Se volvió para dirigirse a la sacristía, pero Aldo lo retuvo con mano de hierro; se habían acabado las contemplaciones. Empezaban ahora las frases contundentes, destinadas a suscitar temor.
—Por ejemplo, para salvar la vida de una joven que creyó en él, que lo albergó bajo su techo y a la que ha abandonado cobardemente.
Dabrovski se quedó pálido y se mordió los labios, y sus pupilas encogieron hasta convertirse en puntitos oscuros.
—¿Es usted policía? Debería habérmelo imaginado, aunque su aspecto es distinto de los que he visto hasta ahora.
—Por la sencilla razón de que no lo soy. Lo juro por la Madona. ¿Quiere ver mi pasaporte? —añadió, extrayendo el documento de un bolsillo interior. Dabrovski lo cogió y le echó un vistazo mientras Aldo decía—: ¿Lo ve? Soy un príncipe cristiano y juro por mi honor que no me envía ni Scotland Yard, ni el conde Solmanski, ni el abogado de la presa, sino ella misma. Ha sido ella quien me ha dado su nombre porque Ladislas se lo dio a ella para que, en caso de peligro inminente, pudiera ser avisado. Y el peligro es inminente. Cuando se ama a una mujer...
—¡Demasiado la ha amado! Y ella se ha burlado de él, igual que de algunos más, de los que me parece que usted forma parte. Ayudarla es ponerse la soga al cuello y nosotros, sus hermanos, jamás lo permitiremos. ¡Que salga ella misma de la trampa a la que lo ha arrastrado! Además, ya le he dicho que se ha ido. Puede usted ir a Varsovia si quiere intentar convencerlo, pero me extrañaría que lo consiguiese.
—Lo que me extrañaría a mí es que hubiese salido del país. Hace semanas que la policía lo busca y permanece alerta. Así que no me creo que se haya ido.
—Nadie le obliga a hacerlo. Ahora tengo que atender a mis obligaciones; están llegando los primeros fieles para el oficio.
—En cualquier caso, esté donde esté, lo encontraré, pero si por casualidad lo ve, dígale esto: estoy dispuesto a pagarle una elevada suma de dinero a cambio de la confesión escrita que salve a lady Ferrals. Incluso lo ayudaré a salir de Inglaterra haciéndolo pasar por mi sirviente, le doy mi palabra. Pero, si no hace nada por ella, si deja que la condenen, le juro que me encargaré de vengarla.

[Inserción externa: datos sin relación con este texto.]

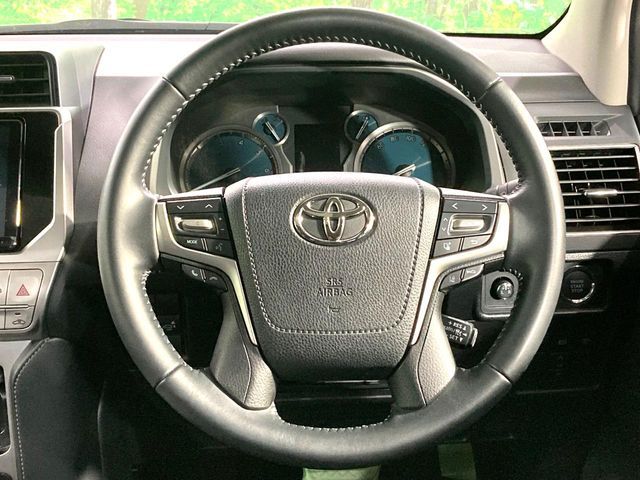 TOYOTA LANDCRUISER PRADO 2022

—Haga lo que le parezca. Yo no tengo nada más que decirle.
Aldo no insistió. La pequeña iglesia empezaba a llenarse. Se santiguó al tiempo que hacía una genuflexión de cara al altar y, cuando se dirigía hacia la salida, pasó junto a Théobald casi rozándolo. Éste, que había entrado hacía un momento, estaba arrodillado en un reclinatorio rezando.
—¡Le toca a usted! —susurró Aldo.
Morosini sabía que se podía confiar en él y que se pegaría al sacristán como un perro a su hueso favorito para no perderlo de vista ni un momento.